Excerpts from a spatial reasoning dataset
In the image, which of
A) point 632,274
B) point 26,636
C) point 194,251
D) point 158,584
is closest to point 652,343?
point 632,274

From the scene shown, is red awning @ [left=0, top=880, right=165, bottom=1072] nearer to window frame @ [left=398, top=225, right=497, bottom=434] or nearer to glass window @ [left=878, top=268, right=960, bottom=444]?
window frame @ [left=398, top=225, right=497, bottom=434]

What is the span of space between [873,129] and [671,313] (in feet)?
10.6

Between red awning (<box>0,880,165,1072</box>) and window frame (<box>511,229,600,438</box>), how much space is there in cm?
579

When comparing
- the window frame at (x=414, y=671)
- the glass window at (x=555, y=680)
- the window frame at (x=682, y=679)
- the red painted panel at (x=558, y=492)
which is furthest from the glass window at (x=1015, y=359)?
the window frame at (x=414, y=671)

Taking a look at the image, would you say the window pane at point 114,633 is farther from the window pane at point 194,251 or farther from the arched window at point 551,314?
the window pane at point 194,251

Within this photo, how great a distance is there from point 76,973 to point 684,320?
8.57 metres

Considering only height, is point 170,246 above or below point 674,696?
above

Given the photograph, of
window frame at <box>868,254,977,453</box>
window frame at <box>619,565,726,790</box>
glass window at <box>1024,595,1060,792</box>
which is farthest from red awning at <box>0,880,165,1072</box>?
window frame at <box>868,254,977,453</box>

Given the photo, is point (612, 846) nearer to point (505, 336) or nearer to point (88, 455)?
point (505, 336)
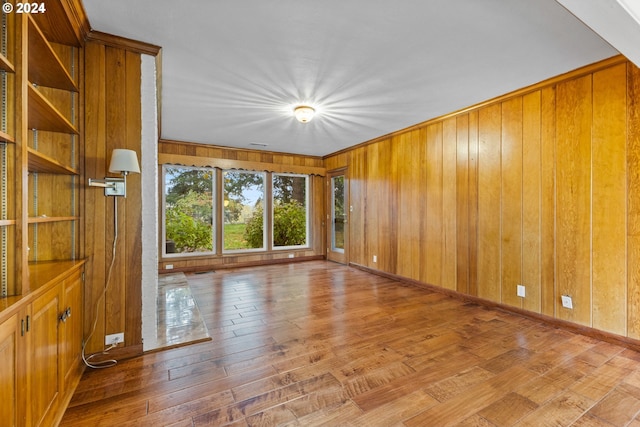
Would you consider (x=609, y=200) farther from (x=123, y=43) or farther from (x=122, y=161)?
(x=123, y=43)

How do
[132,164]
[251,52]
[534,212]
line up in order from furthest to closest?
[534,212] < [251,52] < [132,164]

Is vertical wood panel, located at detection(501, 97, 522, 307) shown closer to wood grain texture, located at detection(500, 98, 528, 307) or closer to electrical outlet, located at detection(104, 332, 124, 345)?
wood grain texture, located at detection(500, 98, 528, 307)

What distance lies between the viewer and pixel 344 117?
404 centimetres

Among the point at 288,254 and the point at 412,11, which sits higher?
the point at 412,11

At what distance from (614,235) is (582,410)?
166cm

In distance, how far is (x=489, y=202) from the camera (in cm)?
350

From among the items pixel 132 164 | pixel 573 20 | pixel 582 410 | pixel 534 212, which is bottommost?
pixel 582 410

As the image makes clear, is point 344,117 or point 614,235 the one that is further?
point 344,117

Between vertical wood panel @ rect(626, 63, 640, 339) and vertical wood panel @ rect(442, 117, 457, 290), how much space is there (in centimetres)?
166

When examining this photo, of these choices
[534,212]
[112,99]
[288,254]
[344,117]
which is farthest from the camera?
[288,254]

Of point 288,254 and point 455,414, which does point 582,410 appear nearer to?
point 455,414

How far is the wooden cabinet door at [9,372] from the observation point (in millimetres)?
1016

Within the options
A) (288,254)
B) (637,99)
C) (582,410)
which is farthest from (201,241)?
(637,99)

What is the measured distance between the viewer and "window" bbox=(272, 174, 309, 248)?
21.3ft
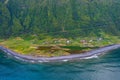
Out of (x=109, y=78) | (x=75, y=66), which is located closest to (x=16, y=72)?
Answer: (x=75, y=66)

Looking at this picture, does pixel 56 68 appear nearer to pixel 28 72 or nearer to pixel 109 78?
pixel 28 72

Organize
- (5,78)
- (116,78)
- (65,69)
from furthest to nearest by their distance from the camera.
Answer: (65,69)
(5,78)
(116,78)

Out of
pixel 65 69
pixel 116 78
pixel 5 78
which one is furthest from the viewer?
pixel 65 69

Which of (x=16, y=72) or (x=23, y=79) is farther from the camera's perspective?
(x=16, y=72)

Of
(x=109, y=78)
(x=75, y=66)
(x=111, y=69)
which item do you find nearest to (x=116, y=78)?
(x=109, y=78)

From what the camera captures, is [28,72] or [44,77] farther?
[28,72]

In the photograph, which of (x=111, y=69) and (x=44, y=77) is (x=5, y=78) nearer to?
(x=44, y=77)

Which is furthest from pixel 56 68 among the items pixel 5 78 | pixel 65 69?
pixel 5 78
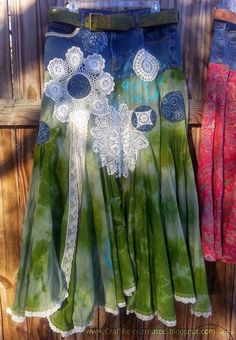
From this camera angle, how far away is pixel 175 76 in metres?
0.92

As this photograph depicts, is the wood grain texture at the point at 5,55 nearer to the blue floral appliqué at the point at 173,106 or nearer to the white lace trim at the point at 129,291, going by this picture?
the blue floral appliqué at the point at 173,106

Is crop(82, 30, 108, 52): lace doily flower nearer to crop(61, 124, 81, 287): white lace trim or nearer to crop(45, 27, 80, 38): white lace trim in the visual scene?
crop(45, 27, 80, 38): white lace trim

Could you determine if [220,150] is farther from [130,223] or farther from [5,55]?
[5,55]

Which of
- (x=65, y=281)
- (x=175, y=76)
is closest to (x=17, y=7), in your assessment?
(x=175, y=76)

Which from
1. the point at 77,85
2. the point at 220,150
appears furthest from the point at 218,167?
the point at 77,85

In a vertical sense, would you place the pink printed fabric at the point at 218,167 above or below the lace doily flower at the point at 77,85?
below

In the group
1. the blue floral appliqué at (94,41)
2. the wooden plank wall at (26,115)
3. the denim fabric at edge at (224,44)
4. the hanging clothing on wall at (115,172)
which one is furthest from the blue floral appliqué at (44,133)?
the denim fabric at edge at (224,44)

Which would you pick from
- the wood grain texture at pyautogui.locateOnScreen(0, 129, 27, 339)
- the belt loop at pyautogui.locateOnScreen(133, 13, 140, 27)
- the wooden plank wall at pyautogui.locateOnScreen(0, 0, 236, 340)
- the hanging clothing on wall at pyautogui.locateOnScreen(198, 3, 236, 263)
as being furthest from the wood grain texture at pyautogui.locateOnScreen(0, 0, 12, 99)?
the hanging clothing on wall at pyautogui.locateOnScreen(198, 3, 236, 263)

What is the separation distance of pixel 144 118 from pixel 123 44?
219 millimetres

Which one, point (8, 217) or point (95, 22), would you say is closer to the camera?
point (95, 22)

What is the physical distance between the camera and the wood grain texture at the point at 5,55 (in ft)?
3.13

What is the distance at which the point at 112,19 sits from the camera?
891mm

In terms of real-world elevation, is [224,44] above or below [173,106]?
above

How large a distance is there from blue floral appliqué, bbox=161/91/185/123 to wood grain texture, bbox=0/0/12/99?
47 centimetres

### Exercise objective
Please reproduce the entries word for word, starting at the line containing "Which would you pick from" and continuing up to and including the last line of the entries.

### Written solution
Which would you pick from
- the wood grain texture at pyautogui.locateOnScreen(0, 129, 27, 339)
- the belt loop at pyautogui.locateOnScreen(133, 13, 140, 27)
- the wooden plank wall at pyautogui.locateOnScreen(0, 0, 236, 340)
- the hanging clothing on wall at pyautogui.locateOnScreen(198, 3, 236, 263)
as being furthest from the wood grain texture at pyautogui.locateOnScreen(0, 0, 12, 99)?
the hanging clothing on wall at pyautogui.locateOnScreen(198, 3, 236, 263)

What is the separation distance of pixel 144 118 from pixel 123 44?
219 millimetres

Which one, point (8, 217) or point (95, 22), would you say is closer to the camera?
point (95, 22)

What is the physical distance between the camera and the wood grain texture at the point at 5,55 (in ft)?
3.13

What is the distance at which the point at 112,19 sits from the camera?
891mm

In terms of real-world elevation, is [224,44] above or below [173,106]?
above

How large a distance is there from blue floral appliqué, bbox=161/91/185/123 to wood grain texture, bbox=0/0/12/99?
47 centimetres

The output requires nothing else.